The way to Pau which Mr. Sabin chose may possibly have been the most circuitous, but it was certainly the safest. Although not a muscle of his face had moved, although he had not by any physical movement or speech betrayed his knowledge of the fact, he was perfectly well aware that his little statement as to his future movements was overheard and carefully noted by the tall, immaculately dressed young man who by some strange chance seemed to have been at his elbow since he had left his rooms an hour ago. ”Into the lion's mouth, indeed,” he muttered to himself grimly as he hailed a hansom at the corner and was driven homewards. The limes of Berlin were very beautiful, but it was not with any immediate idea of sauntering beneath them that a few hours later he was driven to Euston and stepped into an engaged carriage on the Liverpool express. There, with a travelling cap drawn down to his eyes and a rug pulled up to his throat, he sat in the far corner of his compartment apparently enjoying an evening paper--as a matter of fact anxiously watching the platform. He had taken care to allow himself only a slender margin of time. In two minutes the train glided out of the station.
He drew a little sigh of relief--he, who very seldom permitted himself the luxury of even the slightest revelation of his feelings. At least he had a start. Then he unlocked a travelling case, and, drawing out an atlas, sat with it upon his knee for some time. When he closed it there was a frown upon his face.

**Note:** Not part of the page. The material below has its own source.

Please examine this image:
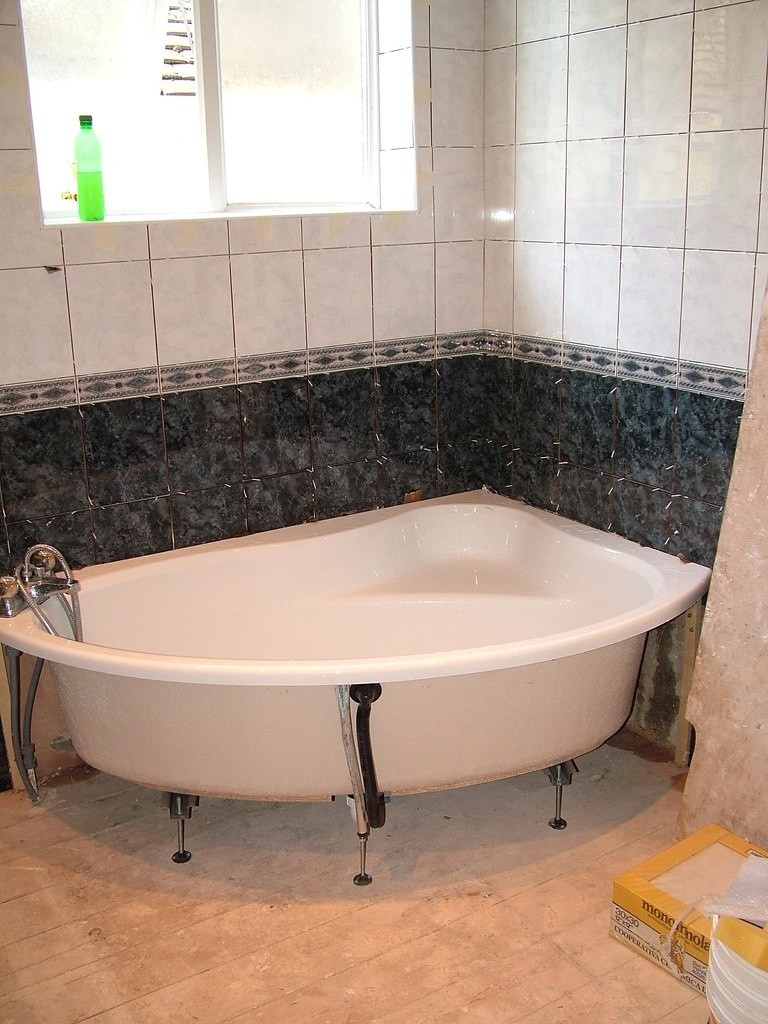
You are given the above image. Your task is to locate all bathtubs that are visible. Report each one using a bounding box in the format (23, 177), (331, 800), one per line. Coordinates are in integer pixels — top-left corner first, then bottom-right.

”America,” he exclaimed softly to himself. ”What a lack of imagination even the sound of the place seems to denote! It is the most ignominious retreat I have ever made.”

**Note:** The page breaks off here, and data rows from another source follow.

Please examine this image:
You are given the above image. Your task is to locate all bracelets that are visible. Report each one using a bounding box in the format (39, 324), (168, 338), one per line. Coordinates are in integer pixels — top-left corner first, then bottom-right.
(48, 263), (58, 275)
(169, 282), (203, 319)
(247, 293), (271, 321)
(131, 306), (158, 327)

”You made the common mistake,” a quiet voice at his elbow remarked, ”of many of the world's greatest diplomatists. You underrated your adversaries.”
Mr. Sabin distinctly started, and clutching at his rug, leaned back in his corner. A young man in a tweed travelling suit was standing by the opposite window. Behind him Mr. Sabin noticed for the first time a narrow mahogany door. Mr. Sabin drew a short breath, and was himself again. Underneath the rug his fingers stole into his overcoat pocket and clasped something cold and firm.
”One at least,” he said grimly, ”I perceive that I have held too lightly. Will you pardon a novice at necromancy if he asks you how you found your way here?”
Felix smiled.
”A little forethought,” he remarked, ”a little luck and a sovereign tip to an accommodating inspector. The carriage in which you are travelling is, as you will doubtless perceive before you reach your journey's end, a species of saloon. This little door”--touching the one through which he had issued--”leads on to a lavatory, and on the other side is a non-smoking carriage. I found that you had engaged a carriage on this train, by posing as your servant. I selected this one as being particularly suited to an old gentleman of nervous disposition, and arranged also that the non-smoking portion should be reserved for me.”
Mr. Sabin nodded. ”And how,” he asked, ”did you know that I meant to go to America?”
Felix shrugged his shoulders and took a seat.